In Japan, there are two ways to get your hamburger.  It’s either “hamburga” or “hamburgu”.  They are totally different.  A hamburga is your typical run of the mill hamburger, like the one you would get at mcdonalds.  A hamburgu is like a normal hamburger, minus the buns, vegetables, and condiment.  Which leaves you with…a burger steak.

So why do I bring this up?  Well, hamburgu’s are fairly common in Japan which makes it difficult to get a real good ol’ greasy American burger, probably because they eat so darn healthy here.  So AJ and I invited two students over to our apartment for dinner and to talk about God and stuff.  But let’s focus on the dinner part, more specifically the preparations.
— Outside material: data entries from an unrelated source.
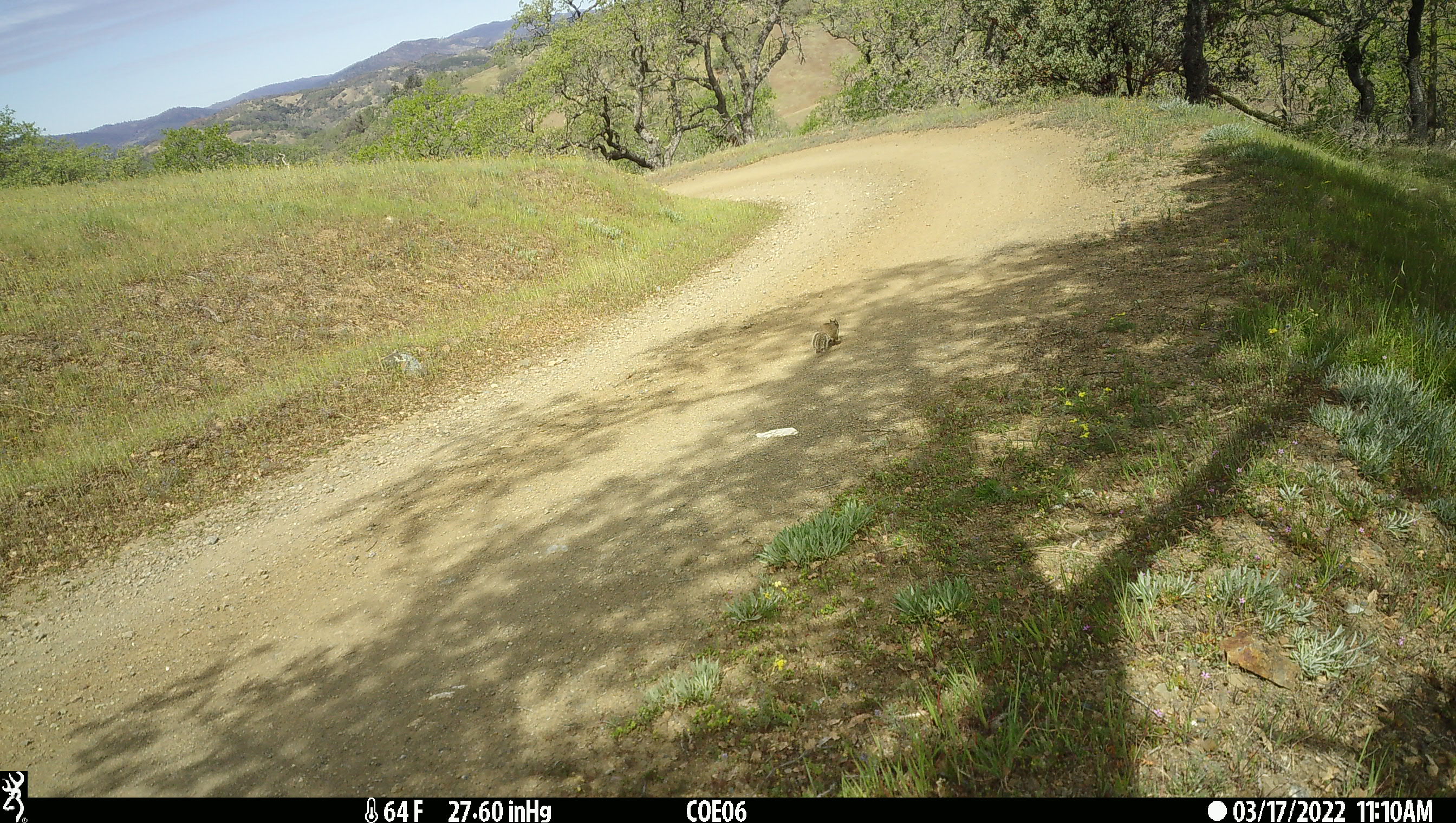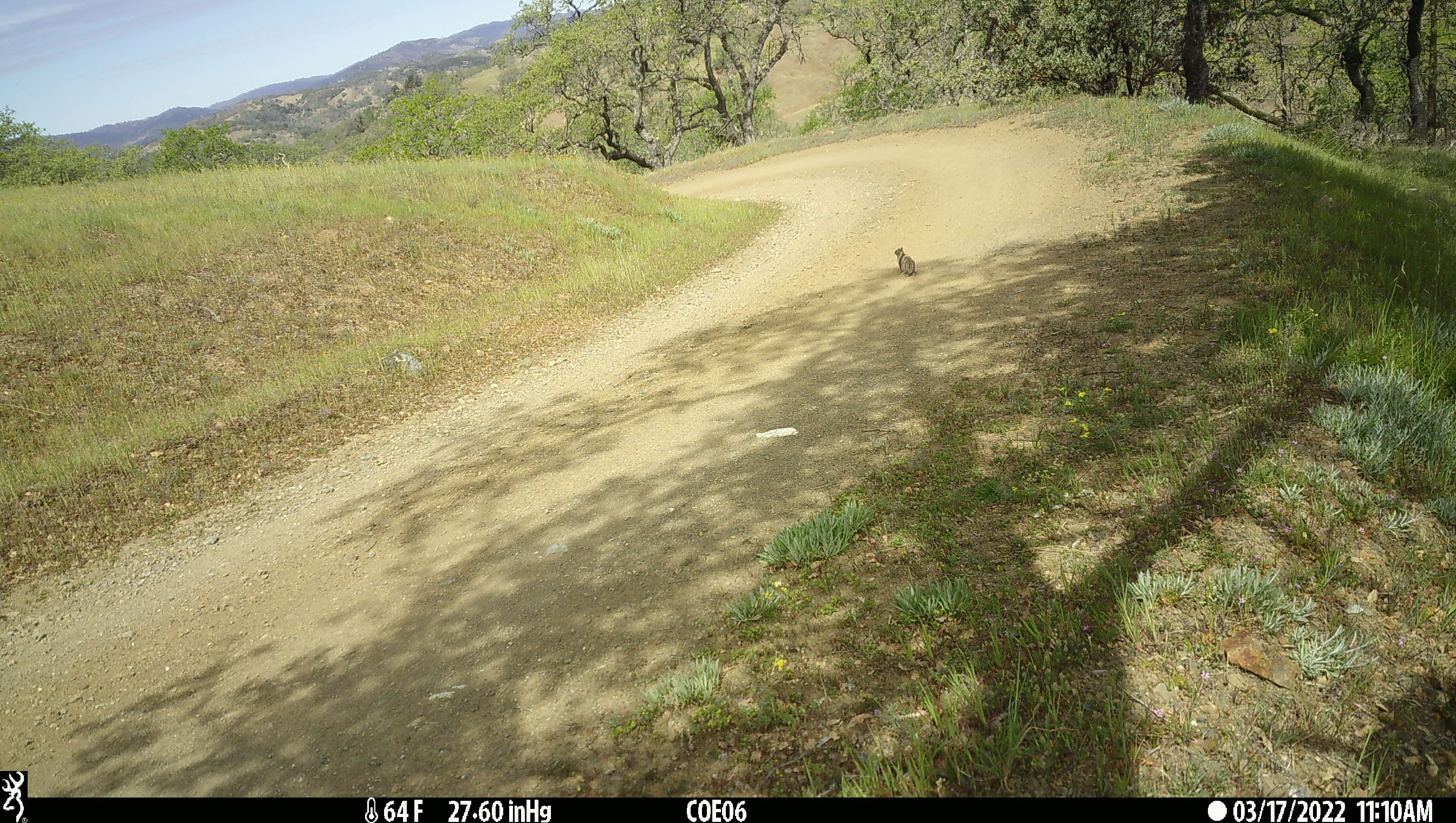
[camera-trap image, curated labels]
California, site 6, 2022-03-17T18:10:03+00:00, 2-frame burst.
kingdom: Animalia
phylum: Chordata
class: Mammalia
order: Rodentia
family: Sciuridae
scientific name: Sciuridae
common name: squirrel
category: unknown squirrel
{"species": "unknown squirrel (squirrel) (Sciuridae)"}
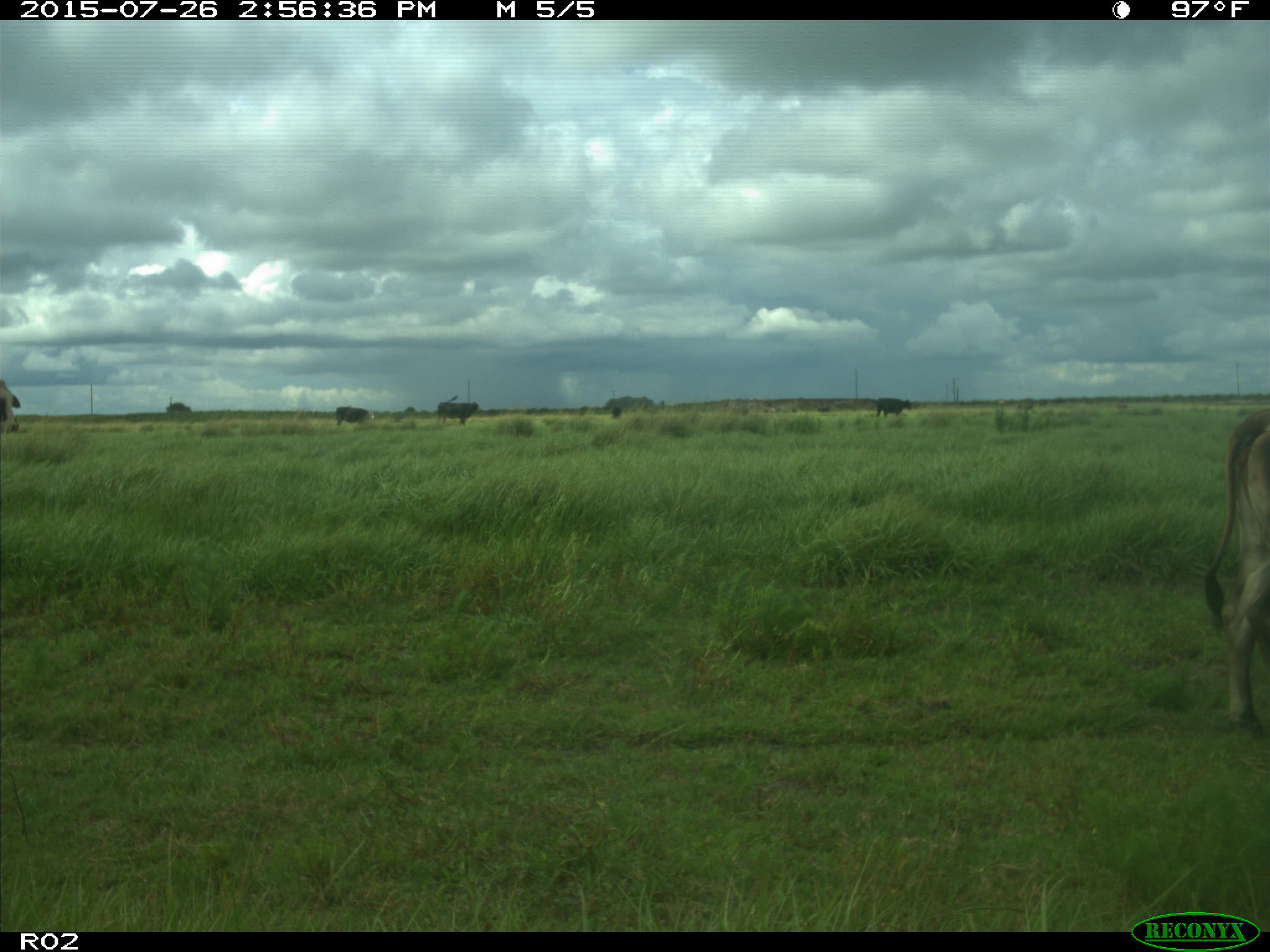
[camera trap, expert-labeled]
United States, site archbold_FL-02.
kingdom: Animalia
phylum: Chordata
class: Mammalia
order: Artiodactyla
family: Bovidae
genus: Bos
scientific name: Bos taurus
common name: domestic cow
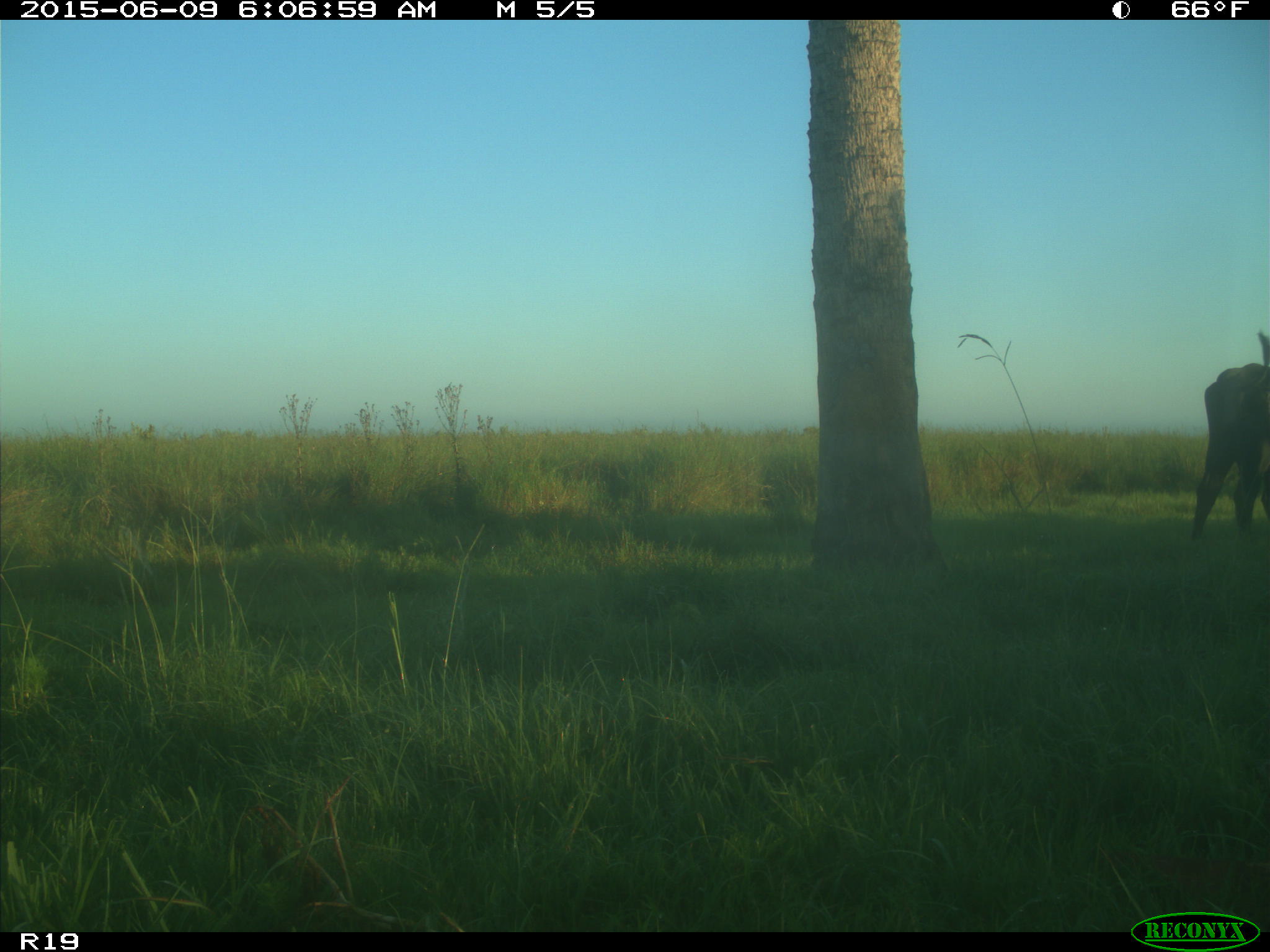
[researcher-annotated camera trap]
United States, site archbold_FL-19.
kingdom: Animalia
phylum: Chordata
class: Mammalia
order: Artiodactyla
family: Bovidae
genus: Bos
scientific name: Bos taurus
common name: domestic cow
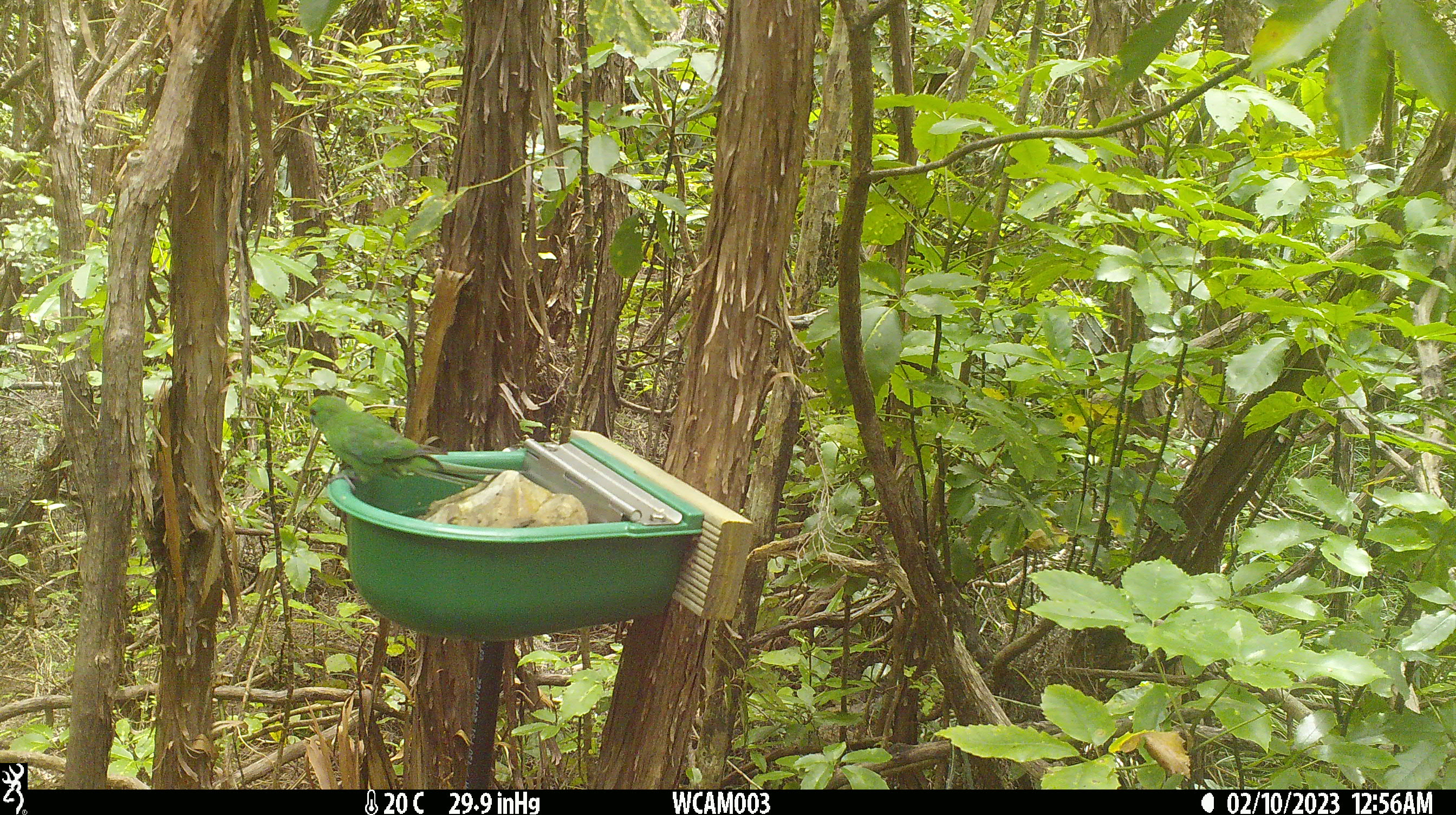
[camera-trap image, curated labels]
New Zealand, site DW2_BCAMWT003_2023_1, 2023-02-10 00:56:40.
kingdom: Animalia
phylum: Chordata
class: Aves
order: Psittaciformes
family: Psittaculidae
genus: Cyanoramphus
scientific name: Cyanoramphus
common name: parakeet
If you know me, I’m a really bad cook.  However, I’ve been trying to learn how to cook since it’s so expensive to eat out all the time in Tokyo.  I wanted to be a little ambitious and make a good ol’ fashion American burger for my friends.  I looked up a good recipe for a burger and got everything prepared.  After everything was ready, I proceeded to heat up the frying pan to get the oil nice and hot.  Then I did something stupid…really stupid.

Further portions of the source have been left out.